Os primeiros fóruns reuniam principalmente desenvolvedores de gráficos de jogos e pesquisadores de simulações científicas. O público atual da GTC inclui diretores de tecnologia de grandes corporações, líderes de plataformas em nuvem, pesquisadores de laboratórios de IA líderes e investidores que acompanham atentamente cada palavra de Huang. A razão dessa transformação é clara: GPUs se tornaram a base da infraestrutura moderna de IA, e a Nvidia é o provedor dominante dessa base.

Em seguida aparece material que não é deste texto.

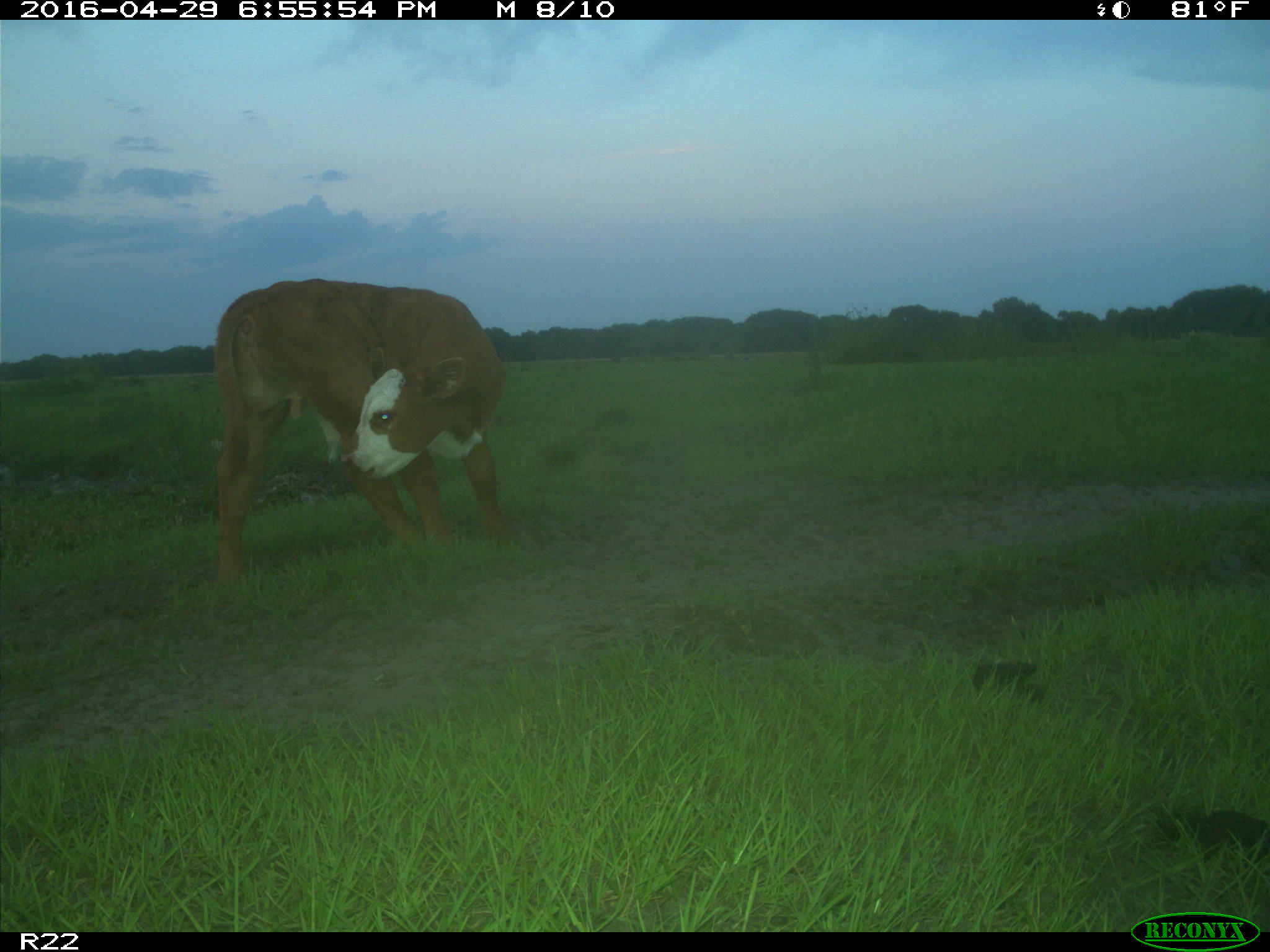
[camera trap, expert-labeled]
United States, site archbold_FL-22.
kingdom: Animalia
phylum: Chordata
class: Mammalia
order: Artiodactyla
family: Bovidae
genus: Bos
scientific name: Bos taurus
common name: domestic cow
Bos taurus (domestic cow).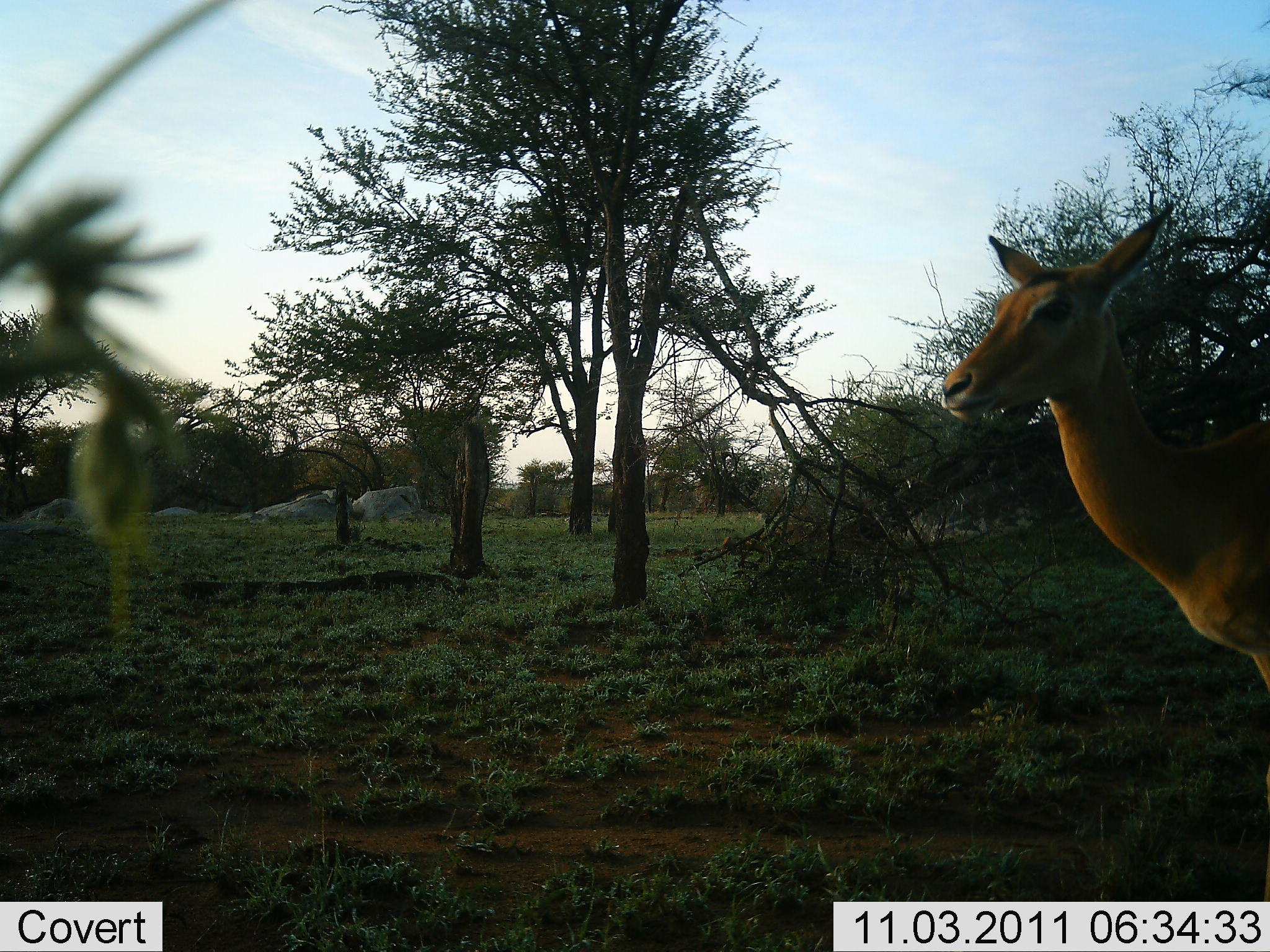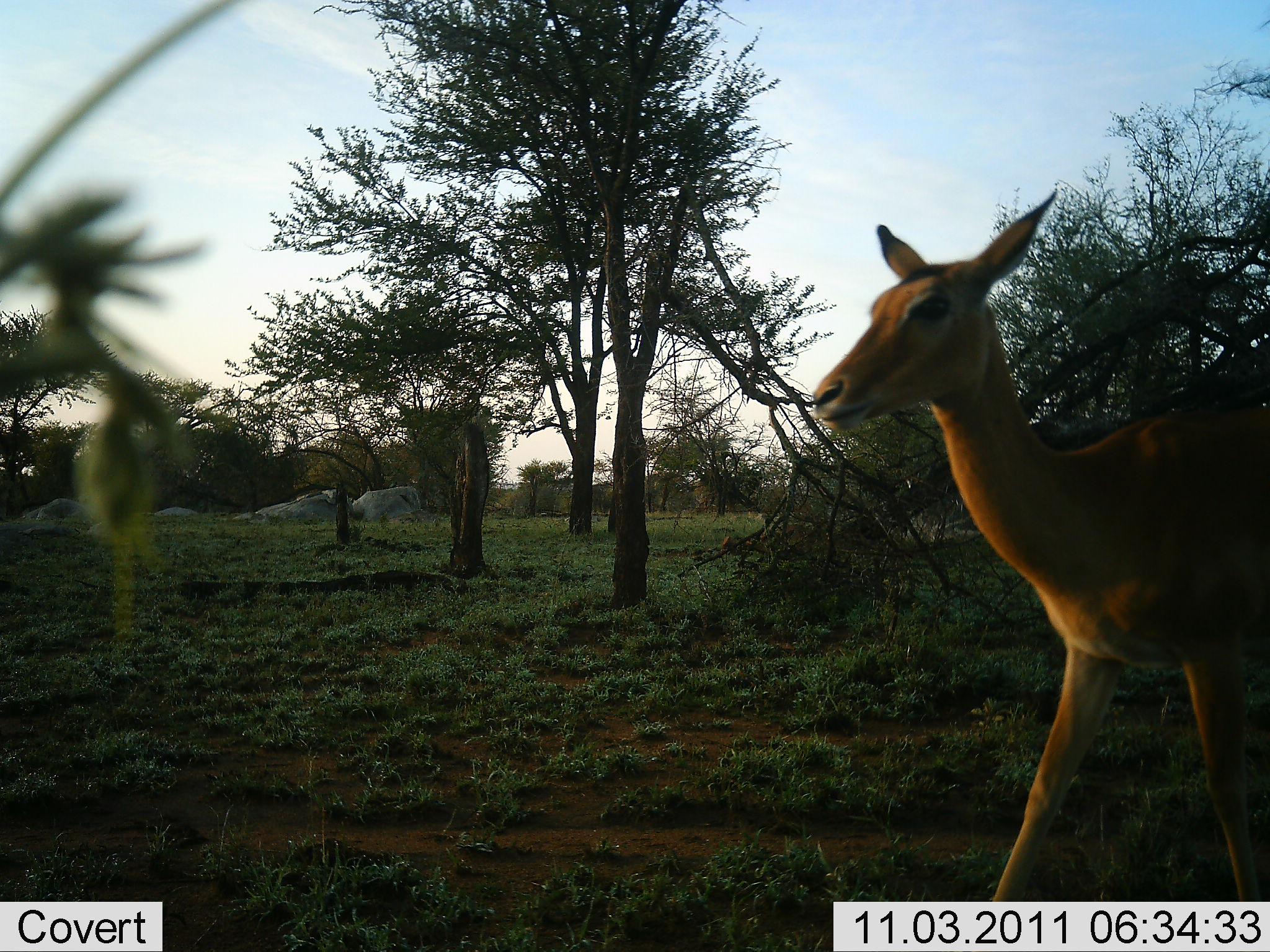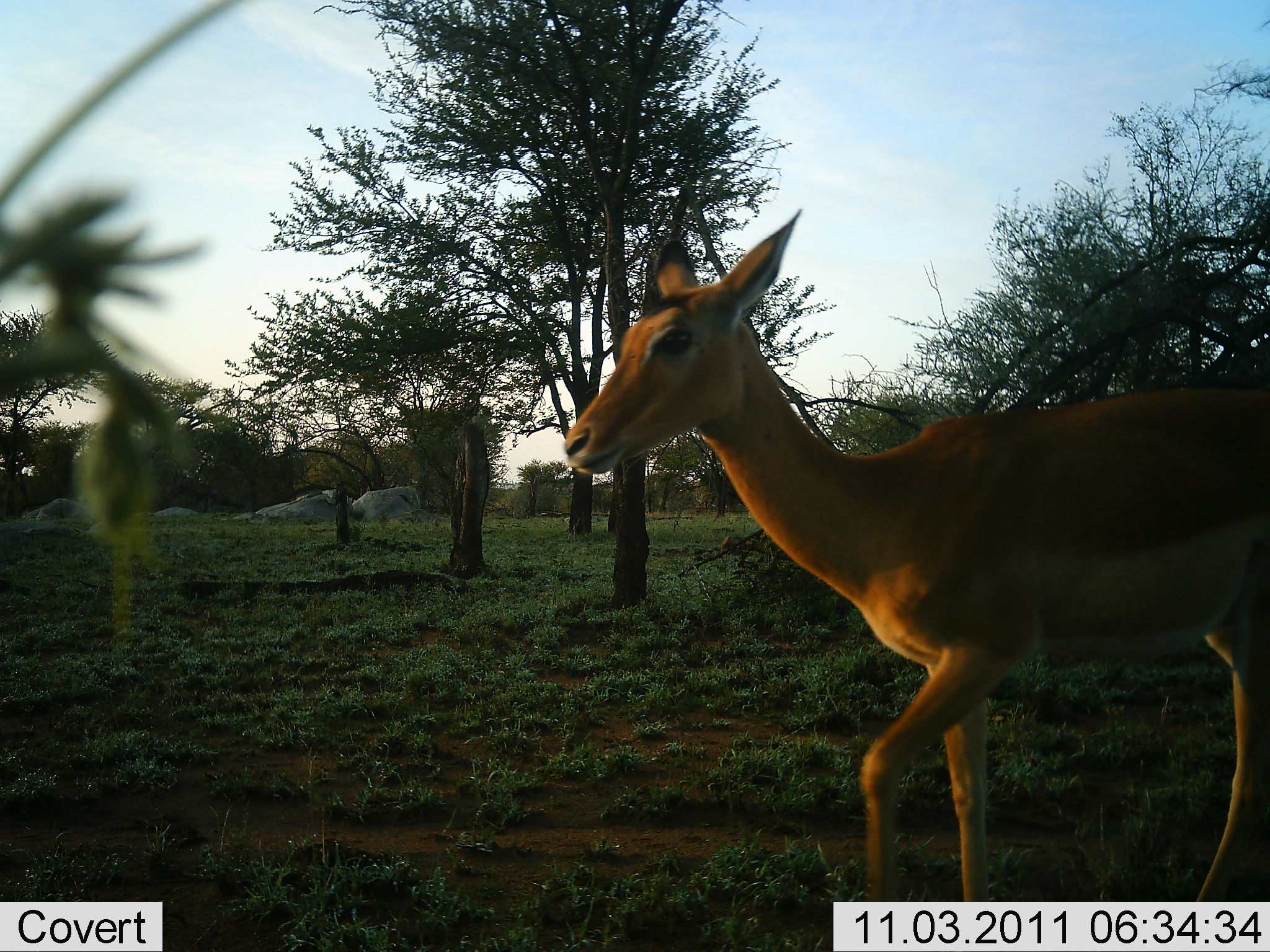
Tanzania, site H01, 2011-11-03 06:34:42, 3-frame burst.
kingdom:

Na GTC 2025, Huang apresentou a arquitetura Blackwell Ultra e sinalizou a transição para a próxima geração — a plataforma Vera Rubin. Na mesma ocasião, foram anunciados o sistema NVLink Fusion e novas soluções para data centers escaláveis. Espera-se que a GTC 2026 seja igualmente intensa: a indústria aguarda detalhes sobre Vera Rubin, incluindo cronogramas de disponibilidade comercial e características de desempenho para tarefas de inferência de grandes modelos de linguagem.

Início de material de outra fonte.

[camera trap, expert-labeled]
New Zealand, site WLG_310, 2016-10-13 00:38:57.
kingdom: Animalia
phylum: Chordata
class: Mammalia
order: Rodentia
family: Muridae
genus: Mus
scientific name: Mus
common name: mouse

O estilo das keynotes de Huang há muito se tornou icônico. Ele não lê slides corporativos — ele conta uma história sobre por que a computação está mudando o mundo e qual é o papel da Nvidia nessa história. Foi na GTC que a empresa apresentou H100, Grace Hopper Superchip e expandiu a plataforma CUDA além do segmento de jogos.

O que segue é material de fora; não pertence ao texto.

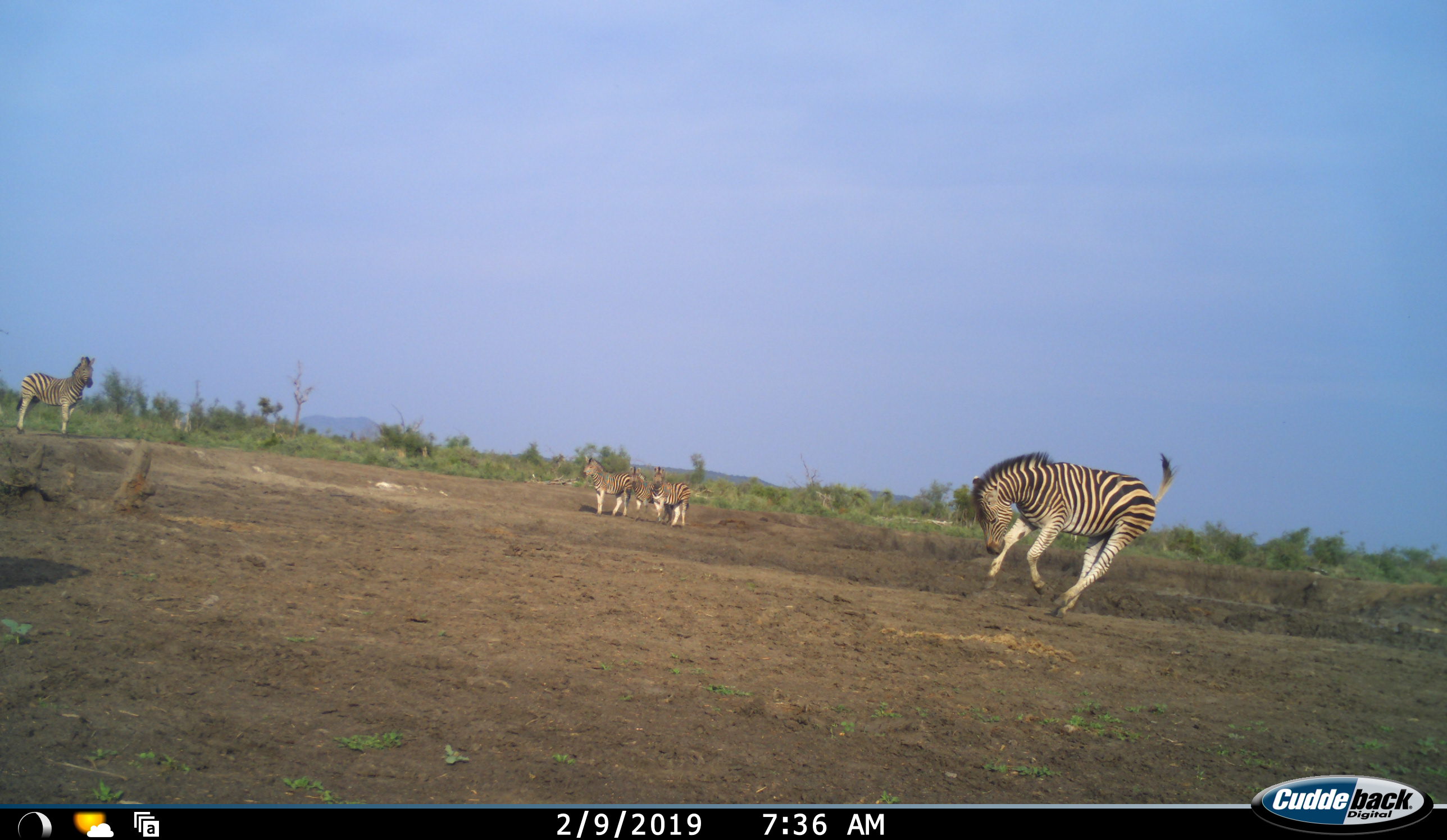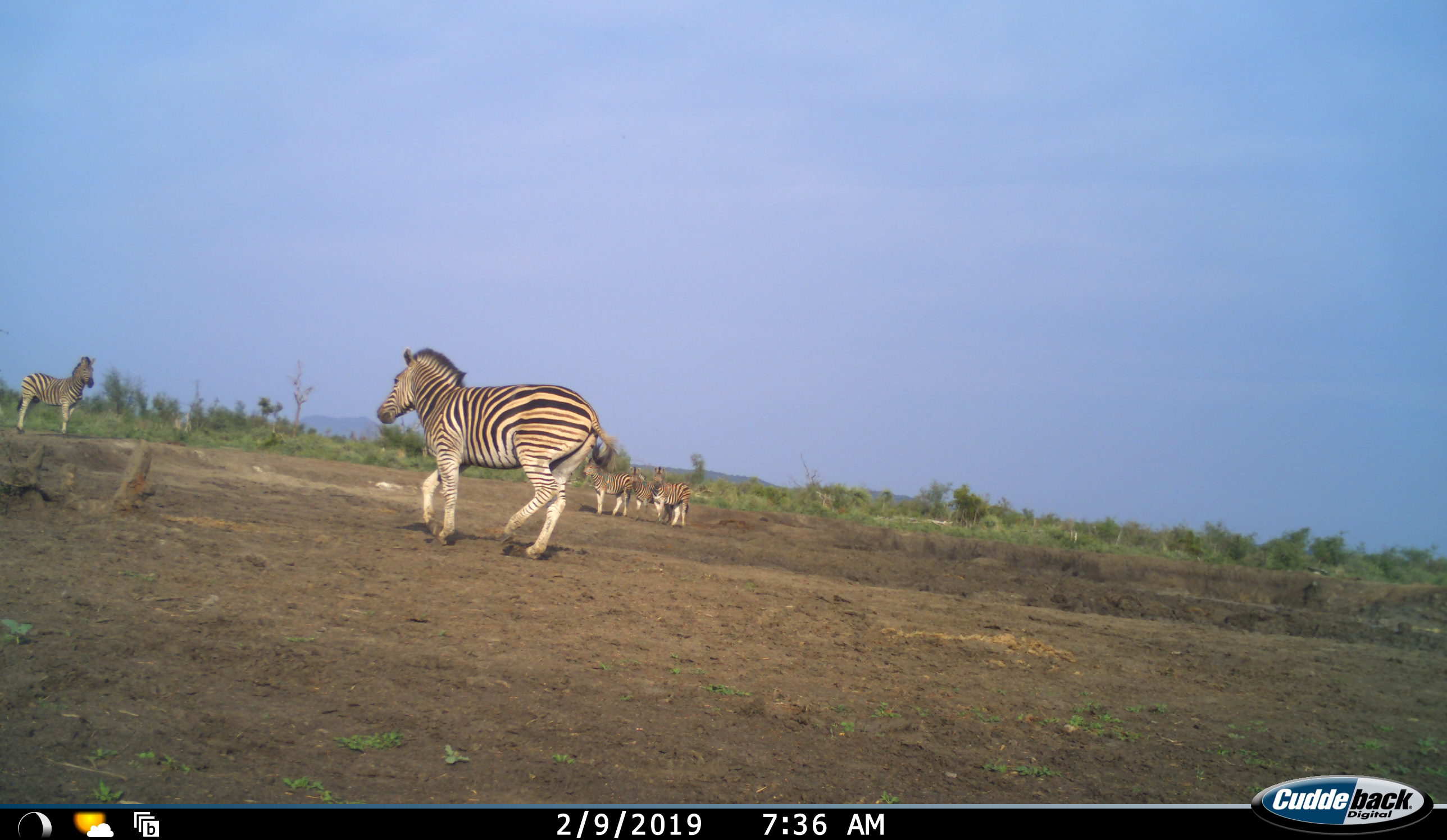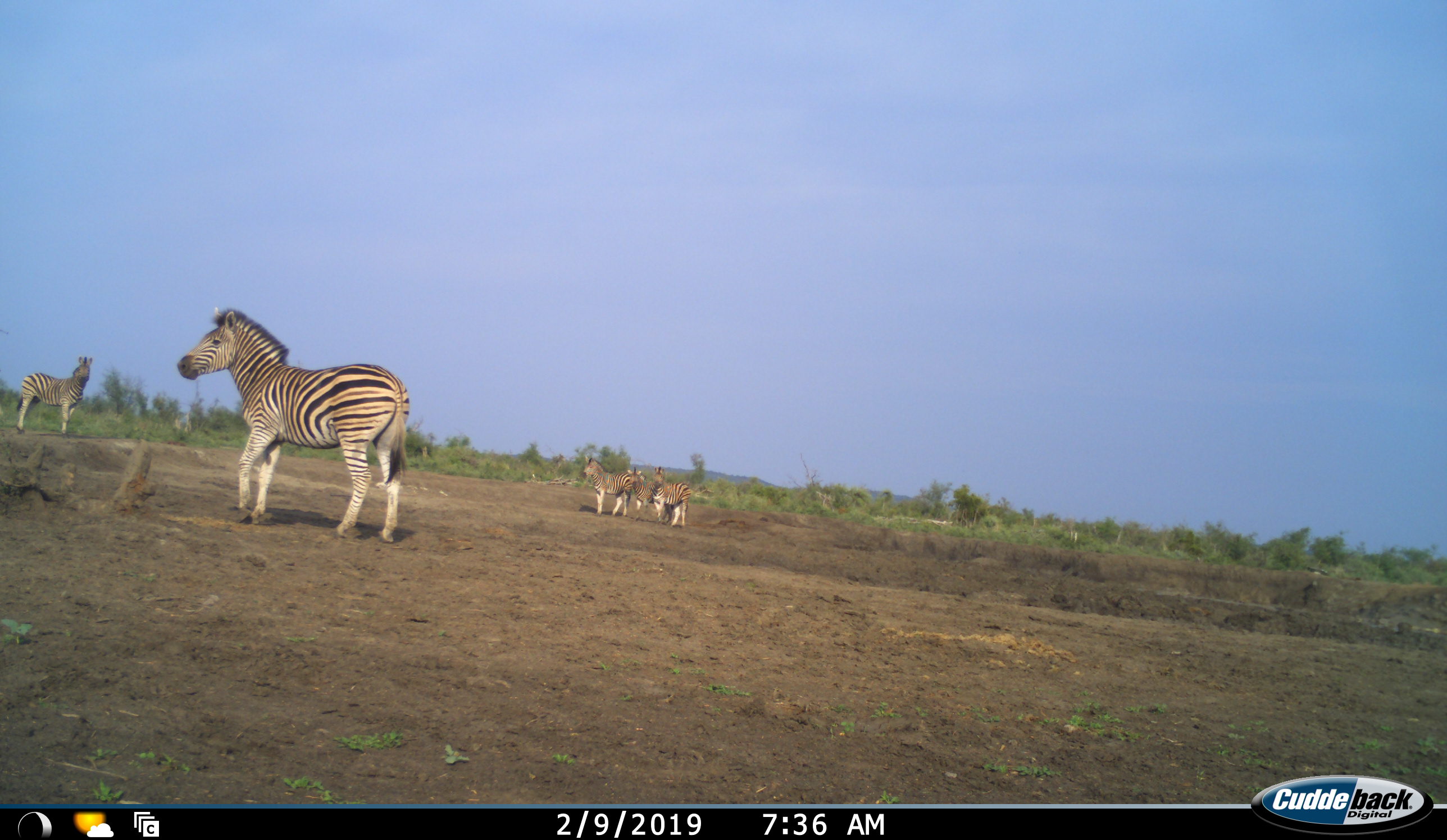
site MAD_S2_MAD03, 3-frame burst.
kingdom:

Cada apresentação contém várias surpresas — anúncios que não estavam nos vazamentos preliminares. Analistas apontam para vários temas-chave que provavelmente ocuparão o centro do palco em 2026. Primeiro é o roadmap de arquitetura: após Vera Rubin, o mercado quer entender o que vem a seguir.

Segundo é o desenvolvimento de NIM (Nvidia Inference Microservices), uma plataforma corporativa para implantar modelos de linguagem sem necessidade de expertise profunda em MLOps. Terceiro é IA física: robótica, sistemas autônomos e automação industrial, áreas onde a Nvidia está investindo ativamente através de sua plataforma Isaac. O cenário competitivo em 2026 ficou notavelmente mais complexo.

AMD está promovendo agressivamente sua linha MI e reduzindo o fosso em ecossistemas de software. Hiperscalers — Google, Amazon, Microsoft — estão ampliando a produção de ASIC customizados para cargas de trabalho previsíveis. Restrições regulatórias sobre exportação de chips remodelaram a geografia do mercado.

Huang quase certamente comentará sobre todos esses fatores: a Nvidia precisa demonstrar que sua vantagem é tecnológica, não apenas situacional. GTC 2026 é mais do que uma apresentação de produtos. É o manifesto anual de uma empresa que em cinco anos evoluiu de fabricante de placas de vídeo para jogos para um ator chave de infraestrutura na economia de IA.

O que Jensen Huang disser sobre o futuro da computação em grande medida determinará as prioridades de investimento, estratégias tecnológicas e decisões de parceria das maiores empresas do mundo nos próximos um ou dois anos.